[START OF Exercise input]

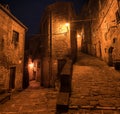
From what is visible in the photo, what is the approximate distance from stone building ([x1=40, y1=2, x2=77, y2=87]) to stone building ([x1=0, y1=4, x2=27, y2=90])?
11.0 ft

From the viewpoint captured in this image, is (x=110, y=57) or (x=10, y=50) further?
(x=110, y=57)

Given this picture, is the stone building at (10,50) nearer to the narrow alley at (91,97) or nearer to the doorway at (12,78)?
the doorway at (12,78)

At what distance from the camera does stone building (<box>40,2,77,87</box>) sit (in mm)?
15336

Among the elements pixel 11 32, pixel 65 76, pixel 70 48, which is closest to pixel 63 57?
pixel 70 48

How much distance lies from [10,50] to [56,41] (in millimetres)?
5874

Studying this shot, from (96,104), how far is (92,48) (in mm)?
14990

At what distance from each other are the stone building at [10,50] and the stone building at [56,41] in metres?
3.37

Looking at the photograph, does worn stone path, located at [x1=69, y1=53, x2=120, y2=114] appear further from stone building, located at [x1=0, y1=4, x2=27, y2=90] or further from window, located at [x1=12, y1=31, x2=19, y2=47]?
window, located at [x1=12, y1=31, x2=19, y2=47]

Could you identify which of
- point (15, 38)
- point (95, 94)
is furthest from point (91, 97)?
point (15, 38)

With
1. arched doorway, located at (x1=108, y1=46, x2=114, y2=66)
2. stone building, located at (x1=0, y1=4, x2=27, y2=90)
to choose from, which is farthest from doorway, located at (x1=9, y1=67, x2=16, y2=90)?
arched doorway, located at (x1=108, y1=46, x2=114, y2=66)

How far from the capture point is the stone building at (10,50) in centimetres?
1045

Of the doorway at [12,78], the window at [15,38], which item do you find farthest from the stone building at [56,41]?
the doorway at [12,78]

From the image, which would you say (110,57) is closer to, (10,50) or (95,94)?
(95,94)

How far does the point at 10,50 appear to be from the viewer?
38.6ft
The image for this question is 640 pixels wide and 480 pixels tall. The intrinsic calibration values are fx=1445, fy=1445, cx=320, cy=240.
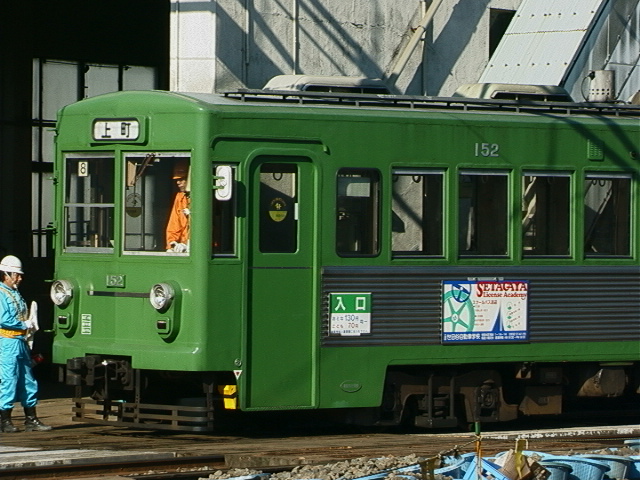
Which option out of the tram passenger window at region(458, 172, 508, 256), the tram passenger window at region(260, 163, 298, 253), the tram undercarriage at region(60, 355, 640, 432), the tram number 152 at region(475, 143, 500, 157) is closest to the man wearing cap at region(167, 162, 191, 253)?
the tram passenger window at region(260, 163, 298, 253)

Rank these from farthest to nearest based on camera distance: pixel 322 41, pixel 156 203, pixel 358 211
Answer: pixel 322 41 → pixel 358 211 → pixel 156 203

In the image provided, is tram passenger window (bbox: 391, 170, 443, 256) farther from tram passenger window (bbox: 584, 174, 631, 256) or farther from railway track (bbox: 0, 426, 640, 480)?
railway track (bbox: 0, 426, 640, 480)

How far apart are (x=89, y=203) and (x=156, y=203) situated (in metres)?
0.80

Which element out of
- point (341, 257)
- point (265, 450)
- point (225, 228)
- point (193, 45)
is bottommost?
point (265, 450)

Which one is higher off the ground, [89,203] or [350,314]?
[89,203]

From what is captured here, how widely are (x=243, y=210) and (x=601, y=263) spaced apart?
3.65m

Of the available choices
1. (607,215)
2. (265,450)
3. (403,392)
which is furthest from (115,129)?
(607,215)

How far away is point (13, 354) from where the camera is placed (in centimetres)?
1302

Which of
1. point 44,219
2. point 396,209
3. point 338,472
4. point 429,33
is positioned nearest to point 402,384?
point 396,209

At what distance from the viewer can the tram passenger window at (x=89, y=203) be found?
12.8 metres

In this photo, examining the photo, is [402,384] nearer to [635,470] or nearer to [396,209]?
[396,209]

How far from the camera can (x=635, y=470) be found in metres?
10.9

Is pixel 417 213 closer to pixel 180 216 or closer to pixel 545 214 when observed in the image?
pixel 545 214

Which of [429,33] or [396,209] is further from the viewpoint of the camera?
[429,33]
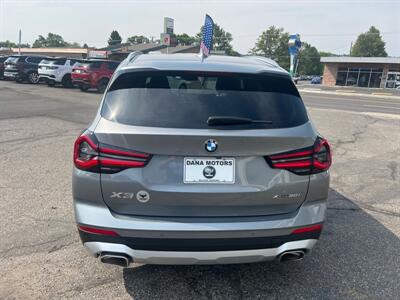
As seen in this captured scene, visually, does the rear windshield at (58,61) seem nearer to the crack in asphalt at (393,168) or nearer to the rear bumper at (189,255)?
the crack in asphalt at (393,168)

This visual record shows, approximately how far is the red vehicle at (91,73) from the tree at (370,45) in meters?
99.4

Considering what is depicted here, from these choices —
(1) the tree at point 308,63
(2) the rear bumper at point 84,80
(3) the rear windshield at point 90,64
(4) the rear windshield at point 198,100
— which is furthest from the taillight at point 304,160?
(1) the tree at point 308,63

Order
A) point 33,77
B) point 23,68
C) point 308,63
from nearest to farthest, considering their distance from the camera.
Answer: point 23,68, point 33,77, point 308,63

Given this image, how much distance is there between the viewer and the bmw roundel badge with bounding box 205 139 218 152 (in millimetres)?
2414

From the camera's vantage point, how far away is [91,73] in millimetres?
19922

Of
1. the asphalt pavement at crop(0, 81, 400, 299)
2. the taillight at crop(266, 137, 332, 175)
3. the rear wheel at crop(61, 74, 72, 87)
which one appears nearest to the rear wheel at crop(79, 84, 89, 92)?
the rear wheel at crop(61, 74, 72, 87)

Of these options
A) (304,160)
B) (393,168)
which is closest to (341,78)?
(393,168)

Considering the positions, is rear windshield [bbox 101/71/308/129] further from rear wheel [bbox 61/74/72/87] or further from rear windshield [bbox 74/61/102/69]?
rear wheel [bbox 61/74/72/87]

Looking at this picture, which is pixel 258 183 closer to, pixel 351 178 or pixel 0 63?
pixel 351 178

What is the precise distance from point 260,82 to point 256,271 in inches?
65.9

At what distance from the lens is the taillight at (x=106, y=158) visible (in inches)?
95.3

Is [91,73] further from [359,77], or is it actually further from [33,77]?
[359,77]

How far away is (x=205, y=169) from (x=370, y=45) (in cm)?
11686

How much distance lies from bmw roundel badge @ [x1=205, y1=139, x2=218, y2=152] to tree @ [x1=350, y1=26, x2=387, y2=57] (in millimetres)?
113405
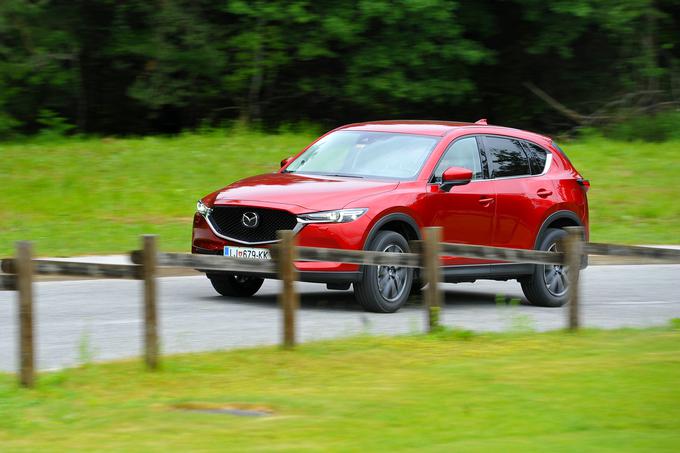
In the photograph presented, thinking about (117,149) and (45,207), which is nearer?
(45,207)

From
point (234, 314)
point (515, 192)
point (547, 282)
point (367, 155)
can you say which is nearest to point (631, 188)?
point (547, 282)

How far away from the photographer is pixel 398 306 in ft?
38.1

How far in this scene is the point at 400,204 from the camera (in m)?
11.6

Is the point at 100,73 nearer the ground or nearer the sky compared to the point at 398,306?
nearer the sky

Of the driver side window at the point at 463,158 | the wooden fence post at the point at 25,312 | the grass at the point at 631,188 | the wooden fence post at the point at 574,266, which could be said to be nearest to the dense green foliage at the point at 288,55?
the grass at the point at 631,188

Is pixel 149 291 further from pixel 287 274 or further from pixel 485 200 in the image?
pixel 485 200

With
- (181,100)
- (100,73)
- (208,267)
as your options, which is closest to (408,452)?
(208,267)

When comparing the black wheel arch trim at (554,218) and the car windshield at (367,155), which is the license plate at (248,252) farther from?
the black wheel arch trim at (554,218)

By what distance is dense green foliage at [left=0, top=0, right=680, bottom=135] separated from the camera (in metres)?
29.0

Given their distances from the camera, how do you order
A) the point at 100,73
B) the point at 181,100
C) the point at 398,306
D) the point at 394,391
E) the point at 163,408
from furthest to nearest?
the point at 100,73 → the point at 181,100 → the point at 398,306 → the point at 394,391 → the point at 163,408

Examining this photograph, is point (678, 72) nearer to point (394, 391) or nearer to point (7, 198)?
point (7, 198)

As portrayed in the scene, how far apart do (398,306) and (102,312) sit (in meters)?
2.83

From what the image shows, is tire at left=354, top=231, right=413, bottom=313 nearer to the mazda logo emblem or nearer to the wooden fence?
the mazda logo emblem

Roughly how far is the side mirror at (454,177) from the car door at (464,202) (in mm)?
61
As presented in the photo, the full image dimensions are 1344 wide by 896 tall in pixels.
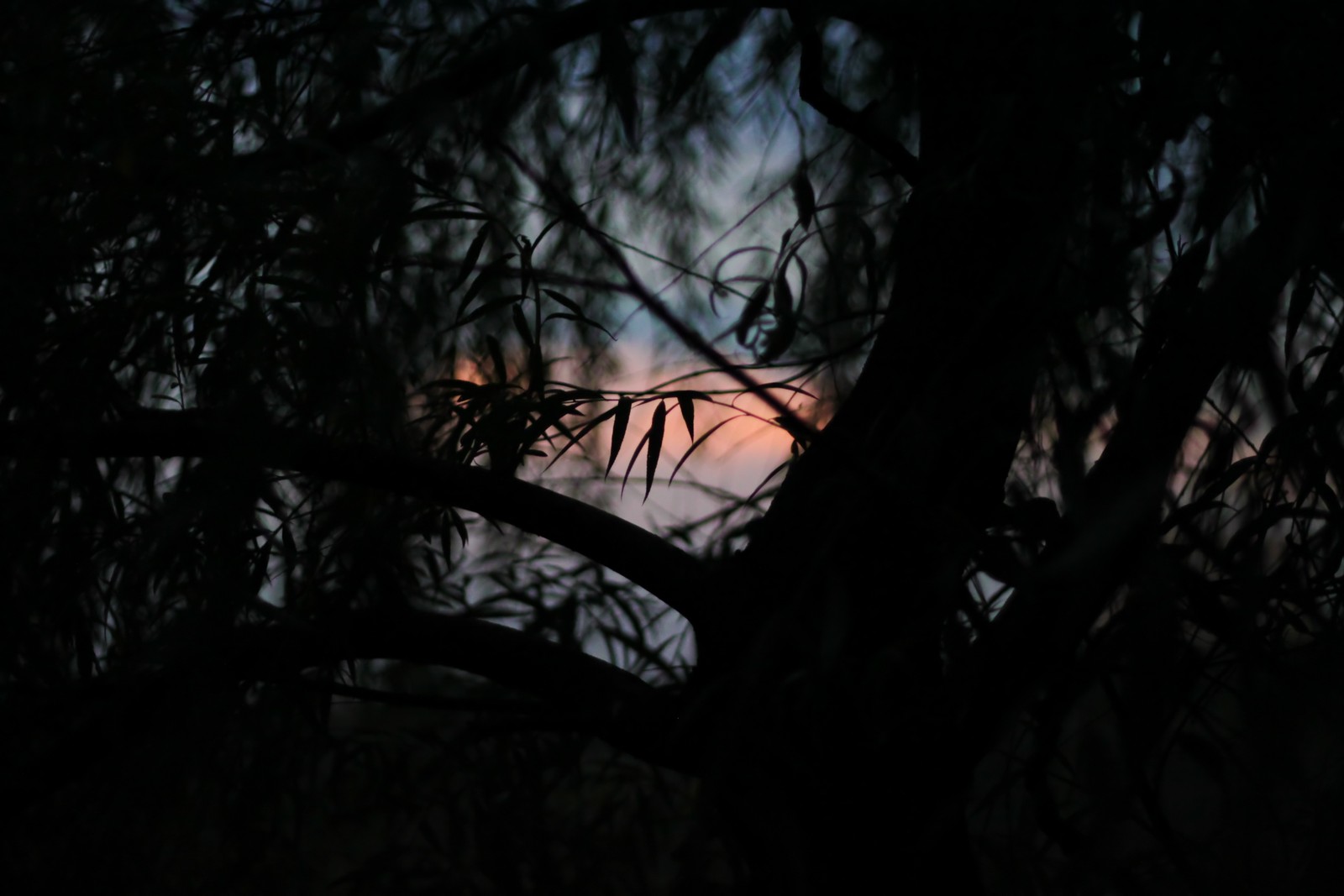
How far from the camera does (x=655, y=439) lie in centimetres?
106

[END OF Exercise input]

**Instructions to follow:**
Update the records above by replacing every "millimetres" with "millimeters", leaving everything else unchanged. Leave the pictures out of your answer.

**Finished answer:**
From what is visible in the photo, what is the approximate distance from stone building ([x1=40, y1=2, x2=77, y2=87]) to stone building ([x1=0, y1=4, x2=27, y2=90])?
11.0 ft

From the viewpoint captured in this image, is (x=110, y=57) or (x=10, y=50) further?
(x=110, y=57)

Given this picture, is the stone building at (10,50) nearer to the narrow alley at (91,97) or nearer to the doorway at (12,78)?
the doorway at (12,78)

At what distance from the camera does stone building (<box>40,2,77,87</box>) sit (in mm)?
15336

Among the elements pixel 11 32, pixel 65 76, pixel 70 48, which is closest to pixel 63 57?
pixel 70 48

How much distance lies from [10,50] to [56,41] (in millimeters)?
5874

Studying this shot, from (96,104), how far is (92,48) (in mm)?
14990

At what distance from each other are the stone building at [10,50] and the stone building at [56,41] in metres?
3.37

Looking at the photograph, does worn stone path, located at [x1=69, y1=53, x2=120, y2=114] appear further from stone building, located at [x1=0, y1=4, x2=27, y2=90] or further from window, located at [x1=12, y1=31, x2=19, y2=47]?
window, located at [x1=12, y1=31, x2=19, y2=47]

Could you identify which of
- point (15, 38)
- point (95, 94)
is furthest from point (91, 97)?
point (15, 38)

With
1. arched doorway, located at (x1=108, y1=46, x2=114, y2=66)
2. stone building, located at (x1=0, y1=4, x2=27, y2=90)
to choose from, which is farthest from doorway, located at (x1=9, y1=67, x2=16, y2=90)?
arched doorway, located at (x1=108, y1=46, x2=114, y2=66)

How far from the capture point is the stone building at (10,50) in centimetres?
1045

Of the doorway at [12,78], the window at [15,38], which item do you find farthest from the stone building at [56,41]?
the doorway at [12,78]

From the image, which would you say (110,57) is closer to, (10,50) or (95,94)?
(95,94)

How far does the point at 10,50 appear to be from the viewer?
38.6ft
The image for this question is 640 pixels wide and 480 pixels tall. The intrinsic calibration values are fx=1445, fy=1445, cx=320, cy=240.
Which option out of the tram passenger window at region(458, 172, 508, 256), the tram passenger window at region(260, 163, 298, 253), the tram undercarriage at region(60, 355, 640, 432), the tram number 152 at region(475, 143, 500, 157) is closest to the man wearing cap at region(167, 162, 191, 253)?
the tram passenger window at region(260, 163, 298, 253)

Rank these from farthest to nearest based on camera distance: pixel 322 41, pixel 156 203, pixel 358 211
Answer: pixel 322 41 → pixel 358 211 → pixel 156 203

In the image provided, is tram passenger window (bbox: 391, 170, 443, 256) farther from tram passenger window (bbox: 584, 174, 631, 256) or farther from railway track (bbox: 0, 426, 640, 480)?
railway track (bbox: 0, 426, 640, 480)

How far apart are (x=89, y=203) and (x=156, y=203) situated (in metres)?
0.80

Which element out of
- point (341, 257)
- point (265, 450)
- point (225, 228)
- point (193, 45)
is bottommost?
point (265, 450)

Which one is higher off the ground, [89,203] or [350,314]?
[89,203]

From what is captured here, how widely are (x=243, y=210) and (x=601, y=263) spaced apart?
3.65m

Of the available choices
1. (607,215)
2. (265,450)
3. (403,392)
which is furthest from (115,129)?
(607,215)

How far away is point (13, 354) from where the camera is placed (in centimetres)?
1302

Which of
1. point 44,219
2. point 396,209
3. point 338,472
4. point 429,33
is positioned nearest to point 402,384?
point 396,209

At what distance from the viewer can the tram passenger window at (x=89, y=203) be found?
12.8 metres

In this photo, examining the photo, is [402,384] nearer to [635,470] or nearer to [396,209]?
[396,209]

How far from the camera can (x=635, y=470) be found in metres?
10.9

Is pixel 417 213 closer to pixel 180 216 or closer to pixel 545 214 when observed in the image?
pixel 545 214

Which of [429,33] or [396,209] is further from the viewpoint of the camera?
[429,33]
As seen in this captured scene, visually, does the rear windshield at (58,61) seem nearer to the crack in asphalt at (393,168) or nearer to the rear bumper at (189,255)?
the crack in asphalt at (393,168)

This visual record shows, approximately how far is the red vehicle at (91,73) from the tree at (370,45) in meters?
99.4

Considering what is depicted here, from these choices —
(1) the tree at point 308,63
(2) the rear bumper at point 84,80
(3) the rear windshield at point 90,64
(4) the rear windshield at point 198,100
— which is furthest from the taillight at point 304,160?
(1) the tree at point 308,63

Order
A) point 33,77
B) point 23,68
C) point 308,63
from nearest to farthest, considering their distance from the camera.
Answer: point 23,68, point 33,77, point 308,63

Given this image, how much distance is there between the viewer and the bmw roundel badge with bounding box 205 139 218 152 (in millimeters)?
2414

From the camera's vantage point, how far away is [91,73] in millimeters?
19922

Of
1. the asphalt pavement at crop(0, 81, 400, 299)
2. the taillight at crop(266, 137, 332, 175)
3. the rear wheel at crop(61, 74, 72, 87)
which one appears nearest to the rear wheel at crop(79, 84, 89, 92)?
the rear wheel at crop(61, 74, 72, 87)

Of these options
A) (304,160)
B) (393,168)
which is closest to (341,78)?
(393,168)

Considering the positions, is rear windshield [bbox 101/71/308/129] further from rear wheel [bbox 61/74/72/87] or further from rear windshield [bbox 74/61/102/69]?
rear wheel [bbox 61/74/72/87]

Looking at this picture, which is pixel 258 183 closer to, pixel 351 178 or pixel 0 63?
pixel 351 178

What is the precise distance from point 260,82 to point 256,271 in inches?
65.9

At what distance from the lens is the taillight at (x=106, y=158) visible (in inches)?
95.3

Is [91,73] further from [359,77], or is it actually further from [33,77]?
[359,77]

How far away is (x=205, y=169) from (x=370, y=45) (in cm)?
11686

How much distance lies from bmw roundel badge @ [x1=205, y1=139, x2=218, y2=152] to tree @ [x1=350, y1=26, x2=387, y2=57] (in millimeters)?
113405
In the photograph presented, thinking about (117,149) and (45,207), which is nearer?
(45,207)

From
point (234, 314)
point (515, 192)
point (547, 282)
point (367, 155)
can you say which is nearest to point (631, 188)?
point (547, 282)

How far away from the photographer is pixel 398 306 in ft?
38.1

How far in this scene is the point at 400,204 from the camera (in m)?
11.6

Is the point at 100,73 nearer the ground or nearer the sky compared to the point at 398,306?
nearer the sky

Of the driver side window at the point at 463,158 | the wooden fence post at the point at 25,312 | the grass at the point at 631,188 | the wooden fence post at the point at 574,266, which could be said to be nearest to the dense green foliage at the point at 288,55?
the grass at the point at 631,188

Is pixel 149 291 further from pixel 287 274 or further from pixel 485 200 in the image?
pixel 485 200

With
- (181,100)
- (100,73)
- (208,267)
as your options, which is closest to (408,452)?
(208,267)

When comparing the black wheel arch trim at (554,218) and the car windshield at (367,155), which is the license plate at (248,252) farther from?
the black wheel arch trim at (554,218)

By what distance is dense green foliage at [left=0, top=0, right=680, bottom=135] separated from the camera (in metres)?
29.0

Given their distances from the camera, how do you order
A) the point at 100,73
B) the point at 181,100
C) the point at 398,306
D) the point at 394,391
E) the point at 163,408
from furthest to nearest?
the point at 100,73 → the point at 181,100 → the point at 398,306 → the point at 394,391 → the point at 163,408

Examining this photograph, is point (678, 72) nearer to point (394, 391) or nearer to point (7, 198)?
point (7, 198)

As portrayed in the scene, how far apart do (398,306) and (102,312) sit (in meters)?
2.83

From what the image shows, is tire at left=354, top=231, right=413, bottom=313 nearer to the mazda logo emblem or nearer to the wooden fence?
the mazda logo emblem

Roughly how far is the side mirror at (454,177) from the car door at (464,202) (in mm)?
61
As presented in the photo, the full image dimensions are 1344 wide by 896 tall in pixels.
How far from the camera does (x=655, y=439) lie in centimetres?
106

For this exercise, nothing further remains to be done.